But there are some towns and cities that are making efforts to keep running the treatment plants they have managed to set up, with financial support from international institutions.
One of these municipalities is Chirilagua in eastern El Salvador, along the Pacific Ocean in the south, the only ocean that bathes the coast of this Central American isthmus country.
The municipality operates a wastewater treatment plant built in the surrounding area as part of a 40-unit housing project called La Española that houses 40 families affected by Hurricane Mitch, which caused death and destruction in Central America in October 1998.
The project was largely financed with funds from the government of the southern Spanish region of Andalucía.
“The benefit is to the environment and to the families living around here, because the less the environment is polluted the healthier the population is,” Eduardo Ortega, in charge of the plant’s maintenance, told IPS.
The treatment plant filters the sewage that arrives at the station, using various processes, including ponds filled with volcanic soil and gravel.
“The aim is to keep the treated water from polluting the San Roman River,” said Edwin Guzman, head of the Environmental Unit of the municipality of Chirilagua.

----

**Problems**:
1. Answer these questions about the article on wastewater treatment in Chirilagua.
(a) Which government largely financed the La Española housing project?
(b) How many families does La Española house?
(c) Which river is the treated water meant to keep from polluting?
2. Using the article on wastewater treatment in Chirilagua, explain why Eduardo Ortega says the plant benefits the families living around it.
3. Carry on the article on wastewater treatment in Chirilagua, starting after its last sentence.

**Entries provided**:
----

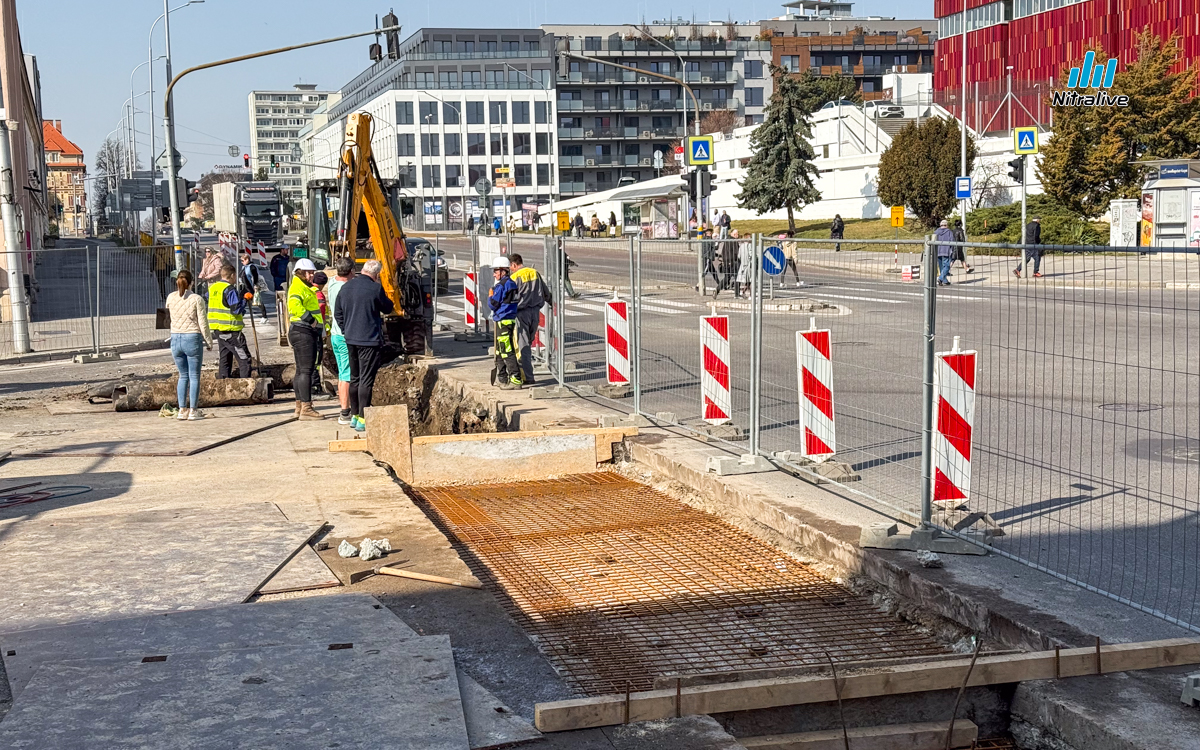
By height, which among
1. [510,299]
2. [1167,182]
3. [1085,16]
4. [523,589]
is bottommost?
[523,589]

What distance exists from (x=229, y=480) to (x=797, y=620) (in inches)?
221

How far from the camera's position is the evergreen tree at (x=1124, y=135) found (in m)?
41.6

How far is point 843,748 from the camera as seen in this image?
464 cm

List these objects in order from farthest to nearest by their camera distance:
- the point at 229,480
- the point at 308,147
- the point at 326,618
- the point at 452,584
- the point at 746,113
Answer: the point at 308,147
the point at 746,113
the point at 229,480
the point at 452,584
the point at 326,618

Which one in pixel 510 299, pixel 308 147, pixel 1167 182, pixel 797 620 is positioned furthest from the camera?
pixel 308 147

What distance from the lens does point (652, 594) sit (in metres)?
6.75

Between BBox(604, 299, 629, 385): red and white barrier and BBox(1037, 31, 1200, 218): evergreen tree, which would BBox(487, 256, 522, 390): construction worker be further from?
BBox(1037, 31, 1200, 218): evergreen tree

----

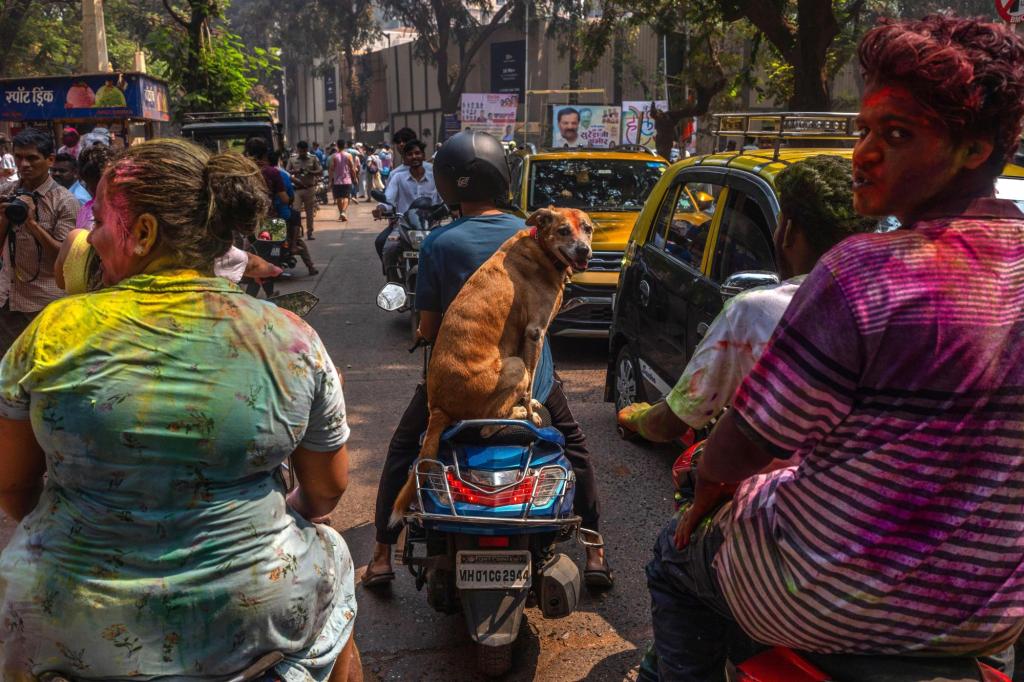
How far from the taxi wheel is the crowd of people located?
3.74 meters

----

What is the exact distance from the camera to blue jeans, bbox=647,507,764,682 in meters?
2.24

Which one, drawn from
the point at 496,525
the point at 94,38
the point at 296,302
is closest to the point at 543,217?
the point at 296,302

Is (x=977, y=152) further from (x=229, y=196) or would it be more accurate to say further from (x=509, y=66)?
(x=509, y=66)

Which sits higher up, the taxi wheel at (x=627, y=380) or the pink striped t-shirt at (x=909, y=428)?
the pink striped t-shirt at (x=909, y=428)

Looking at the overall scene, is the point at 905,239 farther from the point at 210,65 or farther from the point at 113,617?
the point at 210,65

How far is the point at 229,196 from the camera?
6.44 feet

----

**The responses**:
1.
(a) The government of the southern Spanish region of Andalucía.
(b) 40 families.
(c) The San Roman River.

2. Ortega says the plant benefits the nearby families because the less the environment is polluted, the healthier the population is.

3.
Close to the municipality is another rural settlement also built by Spanish aid funds for survivors of Hurricane Mitch, called Flores de Andalucía, which includes its own treatment plant.
With greater capacity, this station also receives sewage from El Cuco, a fishing village three kilometers to the south on a beach that due to population growth has become a town with modest stores, hostels and restaurants that receive tourists attracted by its gray sand beaches and gentle waves.
In El Salvador, only 8.52 percent of wastewater receives some type of treatment, and much of the waste is dumped into the different bodies of water, polluting ecosystems and harming people’s health. Now some communities and municipalities have managed to install treatment plants that are run by local residents and improve their lives.